Throwback Thursday - Hiding in Plain Sight - Part 3 - Motorcycle Man

Meet #19 - TC Chambers
It was about 10 AM when the crowd began to thin out, making it much easier to find a few more hidden gems. That's when I came across TC Chambers and his 1968 Harley Davidson Sprint Tracker. I asked him about the bike and it's history. This is what he told me.

These dirt trackers were the predecessors to today's motocross bikes. In the 60's and 70's we traveled across the US going from one dirt track race to another. You have to remember what the highway system was like back then, sure not like today. Almost every highway was just 2 lanes. We'd convoy overnight to avoid traffic and speeding tickets, 3 to a truck, we'd take turns sleeping and driving."
"I rode for several different factory's in my days, mostly BSA and Harley. Harley imported these from Italy. They were made by Aremacci. Not very many factory parts on one a real factory racer"
"The whole bike was made for one thing, racing. We got all of the parts through Harley, except fort the frame. The frame was made by Sonic-Weld. It was also the most expensive part of the bike. Harley started making a mass produced design a few years later, for a fraction of the cost, so you don't see a lot of these around anymore."
The whole bike weighs in at 180 lbs (that's about 80 lbs more than the average walk-behind lawnmower).  Everything except the tank and seat is alloy to keep the weight down. They are also the only painted parts on the bike. 

"Dirt tracks would chew everything up, so the fewer painted parts, the better. The frame's not chromed, it's nickle-plated. Chroming it would have made the frame brittle."

"We carried a a big supply of rear sprockets. We changed them to match the length of the track. Sliding through the turns meant we couldn't shift, so we'd get in top gear as fast as possible, spin it up to 10,000 RPM, and hold on.

"No brakes either.
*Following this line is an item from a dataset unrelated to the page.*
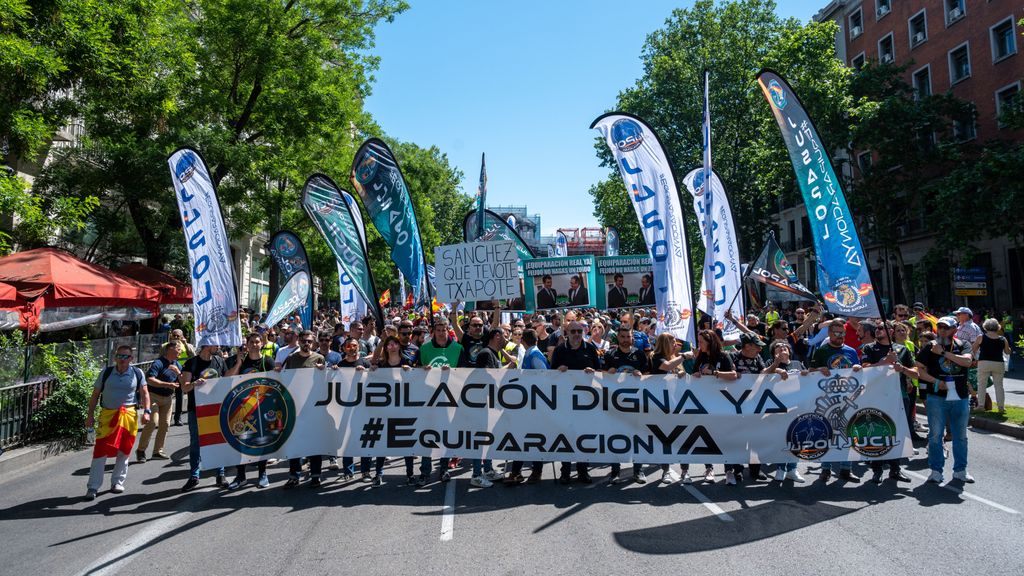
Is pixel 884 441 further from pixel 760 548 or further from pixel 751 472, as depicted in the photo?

Even if there were, they wouldn't do much good on dirt.The only way to to slow down or speed up was to use the throttle."
TC and one of his BSA's from 1961
I asked TC if he was still racing. "No, I gave that up a long time ago, but I still ride a Harley almost every day."
We both had to chuckle when we heard the conversations of some passers-by. "What's the red button for?", asked one fellow. "That's the horn...it wouldn't be street legal without it."
Controls were as simple as possible, clutch, kill switch, tach (tape marked at 10,000 RPM), and throttle.